■ **Required work**:
**A.** Answer these from the article summary on regression test case prioritization:
(i) In which volume and month of the journal did it appear?
(ii) Which four prioritization techniques is CCCP compared against?
(iii) Which technique's prioritization costs are CCCP's costs found comparable to?
**B.** Carry the article summary on regression test case prioritization forward from its final sentence.

■ **Text block**:
▬▬▬▬▬▬▬▬▬▬
Regression test case prioritization by code combinations coverage

doi:10.1016/j.jss.2020.110712

Journal of Systems and Software

Volume 169, November 2020, 110712

https://doi.org/10.1016/j.jss.2020.110712 Get rights and content

Highlights

•
We propose a new coverage criterion, code combinations coverage.
•
We propose a new approach, code combinations coverage based prioritization (CCCP).
•
We report on empirical studies to investigate the performance of CCCP.
•
We provide some practical guidelines for testers when using CCCP.

Abstract

Regression test case prioritization (RTCP) aims to improve the rate of fault detection by executing more important test cases as early as possible. Various RTCP techniques have been proposed based on different coverage criteria. Among them, a majority of techniques leverage code coverage information to guide the prioritization process, with code units being considered individually, and in isolation. In this paper, we propose a new coverage criterion, code combinations coverage, that combines the concepts of code coverage and combination coverage. We apply this coverage criterion to RTCP, as a new prioritization technique, code combinations coverage based prioritization (CCCP). We report on empirical studies conducted to compare the testing effectiveness and efficiency of CCCP with four popular RTCP techniques: total, additional, adaptive random, and search-based test prioritization. The experimental results show that even when the lowest combination strength is assigned, overall, the CCCP fault detection rates are greater than those of the other four prioritization techniques. The CCCP prioritization costs are also found to be comparable to the additional test prioritization technique. Moreover, our results also show that when the combination strength is increased, CCCP provides higher fault detection rates than the state-of-the-art, regardless of the levels of code coverage.
▬▬▬▬▬▬▬▬▬▬
■ **Data supplied**:

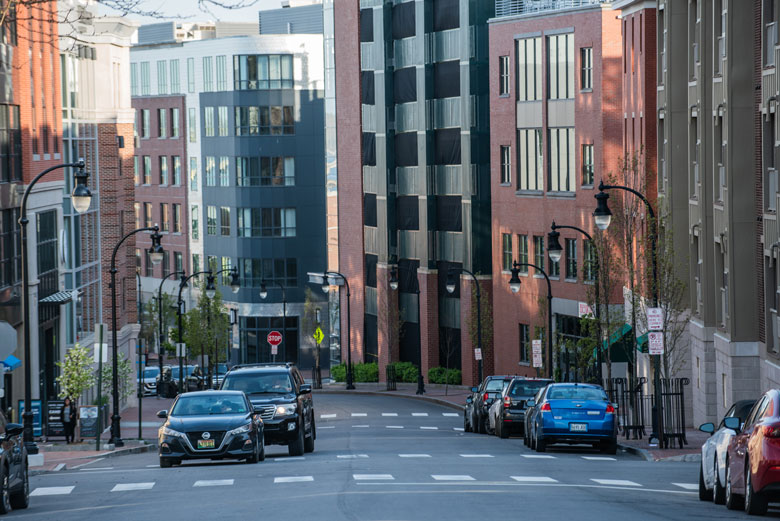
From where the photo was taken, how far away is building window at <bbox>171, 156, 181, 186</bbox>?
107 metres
▬▬▬▬▬▬▬▬▬▬
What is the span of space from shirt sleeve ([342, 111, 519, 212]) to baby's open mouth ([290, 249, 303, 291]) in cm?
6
▬▬▬▬▬▬▬▬▬▬
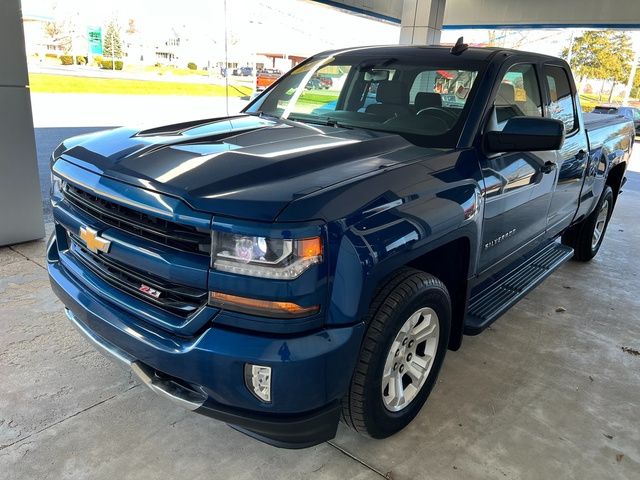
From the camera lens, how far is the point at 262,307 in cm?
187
▬▬▬▬▬▬▬▬▬▬
■ **Solved problems**:
**A.**
(i) Volume 169, November 2020
(ii) Total, additional, adaptive random, and search-based test prioritization
(iii) The additional test prioritization technique

**B.**
Introduction

Modern software systems continuously evolve due to the fixing of detected bugs, the adding of new functionalities, and the refactoring of system architecture. Regression testing is conducted to ensure that the changed source code does not introduce new defects. However, it can become expensive to run an entire regression test suite because its size naturally increases during software maintenance and evolution: In an industrial case reported by Rothermel et al. (1999), for example, the execution time for running the entire test suite could become several weeks.

Regression test case prioritization (RTCP) has become one of the most effective approaches to reduce the overheads in regression testing (Li et al., 2007, Jiang et al., 2009, Mei et al., 2012, Saha et al., 2015, Ledru et al., 2009). RTCP techniques reorder the execution sequence of regression test cases, aiming to execute those test cases more likely to detect faults (according to some award function) as early as possible (Hao et al., 2016, Hao et al., 2014, Zhang et al., 2009).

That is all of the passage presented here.